The women and children are held by Kurdish authorities in northeast Syria in the al-Hol and al-Roj camps, set up for the families of Islamic State fighters and members.
The camps have been condemned by rights organizations as overcrowded, rife with illness, and unsanitary, with little running water. RSI said it sent in a researcher this year who found conditions amounting to “cruel, inhumane and degrading treatment”, and claims that 25 detainees are dying each month in al-Hol as they suffer from from malnutrition, dehydration, and hypothermia.
In October, the Kurdish authorities said they would try to reduce crowding in al-Hol, which has about 65,000 occupants, by removing all non-combatant Syrians.
The UN estimates there are about 30,000 Iraqis and about 10,000 other foreigners in the complex. The majority of occupants — almost 40,000 — – are children from more than 60 countries.

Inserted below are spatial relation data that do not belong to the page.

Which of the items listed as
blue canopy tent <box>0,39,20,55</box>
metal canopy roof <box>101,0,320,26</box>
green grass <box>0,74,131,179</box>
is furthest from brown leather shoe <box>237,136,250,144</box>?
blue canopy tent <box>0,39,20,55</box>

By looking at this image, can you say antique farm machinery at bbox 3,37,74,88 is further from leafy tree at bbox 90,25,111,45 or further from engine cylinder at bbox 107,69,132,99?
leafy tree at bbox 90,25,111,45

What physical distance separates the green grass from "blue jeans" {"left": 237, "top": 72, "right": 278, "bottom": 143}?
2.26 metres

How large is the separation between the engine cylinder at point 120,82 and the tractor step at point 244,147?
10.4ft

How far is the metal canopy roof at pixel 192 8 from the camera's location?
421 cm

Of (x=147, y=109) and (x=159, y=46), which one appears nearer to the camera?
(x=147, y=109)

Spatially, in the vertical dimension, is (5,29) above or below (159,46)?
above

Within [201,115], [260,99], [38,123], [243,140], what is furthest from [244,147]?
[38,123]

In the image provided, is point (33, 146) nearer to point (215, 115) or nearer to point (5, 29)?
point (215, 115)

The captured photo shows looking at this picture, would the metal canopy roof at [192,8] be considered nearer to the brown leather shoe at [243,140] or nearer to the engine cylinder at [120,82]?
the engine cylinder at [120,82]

In September, after representation from Australian officials, all of the country’s nationals were moved from al-Hol to other camps.

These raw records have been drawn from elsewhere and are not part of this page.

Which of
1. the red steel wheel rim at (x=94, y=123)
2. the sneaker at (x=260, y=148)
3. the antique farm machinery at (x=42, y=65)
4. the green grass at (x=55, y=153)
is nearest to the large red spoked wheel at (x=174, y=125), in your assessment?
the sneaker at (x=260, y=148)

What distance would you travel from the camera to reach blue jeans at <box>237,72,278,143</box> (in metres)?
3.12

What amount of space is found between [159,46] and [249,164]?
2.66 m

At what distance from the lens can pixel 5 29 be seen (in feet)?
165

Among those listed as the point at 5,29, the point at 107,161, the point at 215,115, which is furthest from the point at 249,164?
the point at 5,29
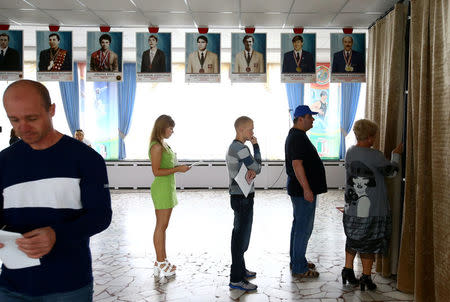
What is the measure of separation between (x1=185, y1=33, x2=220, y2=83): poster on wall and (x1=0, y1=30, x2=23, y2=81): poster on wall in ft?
8.65

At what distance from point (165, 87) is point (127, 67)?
1.26 m

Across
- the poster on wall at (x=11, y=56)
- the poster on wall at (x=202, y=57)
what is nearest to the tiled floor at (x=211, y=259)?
the poster on wall at (x=202, y=57)

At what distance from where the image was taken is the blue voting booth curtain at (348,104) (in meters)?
10.1

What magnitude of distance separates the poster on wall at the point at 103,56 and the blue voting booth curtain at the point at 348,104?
6839 millimetres

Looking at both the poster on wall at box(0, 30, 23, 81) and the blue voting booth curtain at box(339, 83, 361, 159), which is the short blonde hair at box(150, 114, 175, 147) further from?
the blue voting booth curtain at box(339, 83, 361, 159)

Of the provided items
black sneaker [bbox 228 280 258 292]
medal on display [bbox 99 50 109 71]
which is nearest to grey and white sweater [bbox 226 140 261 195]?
black sneaker [bbox 228 280 258 292]

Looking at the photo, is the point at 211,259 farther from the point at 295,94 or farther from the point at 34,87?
the point at 295,94

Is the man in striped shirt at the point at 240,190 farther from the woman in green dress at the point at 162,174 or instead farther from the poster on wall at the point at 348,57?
the poster on wall at the point at 348,57

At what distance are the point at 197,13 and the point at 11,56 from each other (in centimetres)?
307

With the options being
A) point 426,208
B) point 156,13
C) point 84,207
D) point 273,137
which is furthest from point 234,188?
point 273,137

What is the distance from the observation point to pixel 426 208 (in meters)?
3.02

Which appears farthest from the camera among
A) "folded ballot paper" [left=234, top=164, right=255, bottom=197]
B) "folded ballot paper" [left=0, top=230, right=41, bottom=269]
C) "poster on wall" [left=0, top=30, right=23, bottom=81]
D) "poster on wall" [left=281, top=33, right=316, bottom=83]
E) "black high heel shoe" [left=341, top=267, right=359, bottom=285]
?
"poster on wall" [left=0, top=30, right=23, bottom=81]

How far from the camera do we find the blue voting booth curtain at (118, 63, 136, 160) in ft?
33.4

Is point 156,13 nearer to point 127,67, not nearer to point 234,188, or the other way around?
point 234,188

Turning Women and Children into Non-Citizens
The RSI report says British intelligence officials regularly enter the camps to identify UK nationals and usually withdraw their citizenship.
Earlier this week lawyers for Shamima Begum, who went to Syria at the age of 15 in 2015 and married an ISIS fighter, appealed to the UK Supreme Court. They are asking that she be allowed to participate in a legal challenge over the removal of her British citizenship.
UK authorities regard British women in the camps as a national security risk, blocking their return home. The Home Office believes “there are no substantial grounds” that Begum faced “a real risk of mistreatment” during her detention in Syria.
An unknown number of British children were among a few detainees repatriated in November 2019 and September 2020.
The UK Government has repeatedly refused to say when the juveniles can come back to Britain. The charity Save the Children said in July that Home Secretary Priti Patel hadn ot responded to its letter from December 2019.
The Government has blocked any legislative order to return juveniles. In February 2017, it scrapped the Dubs Amendment which provided for return for minors from war-ravaged countries. In January 2020, the Government prevented the reintroduction of the amendment, through the Brexit Bill for the UK’s departure from the European Union.
“Vulnerable to Radicalization”
Yasmine Ahmed, RSI’s executive director of Rights and Security International, summarizes:
The claim that it is safer to leave women and children in the camps flies in the face of security experts who say that the real security risk comes from leaving these women and children in the detention camps where they are vulnerable to radicalization, and where their dire conditions can serve as a recruitment tool.
Have we learned nothing from the last 20 years on the war on terror? When we place people outside the law, when we deny them rights, treat them with brutality and without humanity, we not only undermine the values we are fighting for but we make ourselves and the world less safe, not more.
Richard Barrett, former director of global counter-terrorism, for the UK intelligence service MI6, adds:
The longer they stay without proper assessment of their mental and physical health or their attitudes towards their families, communities and countries – the more unpredictable they will become. And the more difficult it will be to determine what they’re going to do.
A government spokesperson said, “Depriving someone of their British citizenship is never a decision that is taken lightly, but our priority is always to ensure the safety and security of the UK.”
The spokesperson insisted, “We have also made it clear that we are willing to repatriate orphans and unaccompanied British children from Syria where this is feasible and there is no risk to UK national security. Every request for consular assistance is considered on a case by case basis.”